Three issues are addressed:

PhilipDeegan commented 1 year ago

@Mbompr some of the random tests have been failing since updating things for reasons unknown to me, please have a look and tell us what you think

claudio-ICL commented 1 year ago

Hi @Mbompr Could you please give some clarity about the tests on the random number generators?

My understanding is that we should do the following. Assume we want to test that samples in the vector x are drawn from the exponential distribution, with unit rate. The null hypothesis would be that the samples in x are indeed drawn from Expon(1). Then, we should use kolmogorov smirnoff test and compare the empirical cdf of x with the theoretical cdf. The test would return a p-value. If indeed x is drawn from Expon(1), then the p-value should indicate that the null hypothesis cannot be rejected: the higher the p-value, the more confident we are in saying that the null hypothesis is true.

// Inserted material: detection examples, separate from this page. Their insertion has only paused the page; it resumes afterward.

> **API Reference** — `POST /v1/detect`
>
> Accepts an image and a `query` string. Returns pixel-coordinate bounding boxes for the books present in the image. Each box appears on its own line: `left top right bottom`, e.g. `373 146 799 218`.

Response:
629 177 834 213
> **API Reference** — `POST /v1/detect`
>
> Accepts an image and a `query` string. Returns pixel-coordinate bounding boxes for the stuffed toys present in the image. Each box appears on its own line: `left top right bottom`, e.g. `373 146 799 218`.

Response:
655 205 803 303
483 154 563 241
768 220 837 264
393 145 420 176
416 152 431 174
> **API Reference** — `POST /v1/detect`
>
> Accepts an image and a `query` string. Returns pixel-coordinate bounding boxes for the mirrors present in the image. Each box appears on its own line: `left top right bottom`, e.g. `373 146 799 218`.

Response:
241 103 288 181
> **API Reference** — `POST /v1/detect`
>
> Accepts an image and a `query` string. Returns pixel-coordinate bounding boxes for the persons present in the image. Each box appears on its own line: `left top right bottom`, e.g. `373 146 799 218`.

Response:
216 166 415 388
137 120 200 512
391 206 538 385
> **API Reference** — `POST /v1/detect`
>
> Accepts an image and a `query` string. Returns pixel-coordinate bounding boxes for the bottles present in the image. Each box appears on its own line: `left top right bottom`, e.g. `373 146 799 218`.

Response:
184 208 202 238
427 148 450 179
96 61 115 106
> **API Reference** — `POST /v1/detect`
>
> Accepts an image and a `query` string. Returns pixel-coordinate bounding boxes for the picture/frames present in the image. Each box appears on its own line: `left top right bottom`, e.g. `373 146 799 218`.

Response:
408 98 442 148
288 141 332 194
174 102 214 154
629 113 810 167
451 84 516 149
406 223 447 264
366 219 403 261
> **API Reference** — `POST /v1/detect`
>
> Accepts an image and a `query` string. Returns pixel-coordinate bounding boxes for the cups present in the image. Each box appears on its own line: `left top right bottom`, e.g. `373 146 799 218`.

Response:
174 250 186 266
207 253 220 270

As a benchmark, one could do the following:

>>> from scipy import stats
>>> stats.kstest('expon', 'expon')
KstestResult(statistic=0.17823022417117995, pvalue=0.49370343902508884)

Or:

>>> rvs = stats.expon.rvs(size=10000)
>>> stats.kstest(rvs, 'expon')
KstestResult(statistic=0.005253711831793573, pvalue=0.9439901815922778)

Therefore, we should assert that the p-value calculated on our sample x is greater than some threshold t.

Mbompr commented 1 year ago

Sorry that is a bit old and I am not very proud of these tests that simply consist in checking that the C++ random number generator is working as expected... The tiny extra robustness they add to the project does not compensate the extra complexity they bring... From what I remember from statistical tests, your remarks look correct. But we can as well skip them if that makes things easier.

claudio-ICL commented 1 year ago

Hi @Mbompr It is good to have those tests. They were however a bit confusing and / or with too stringent requirements.

I would say that we modify the statistical tests based on Kolmogorov- Smirnov and on Chi-square as in this PR. In addition, I wrote the script tick.random.tests.qqplots which helps visualise how good the sampling from uniform distribution, gaussian distribution, exponential distribution, and Poisson distribution are. I think that overall the sampling is good.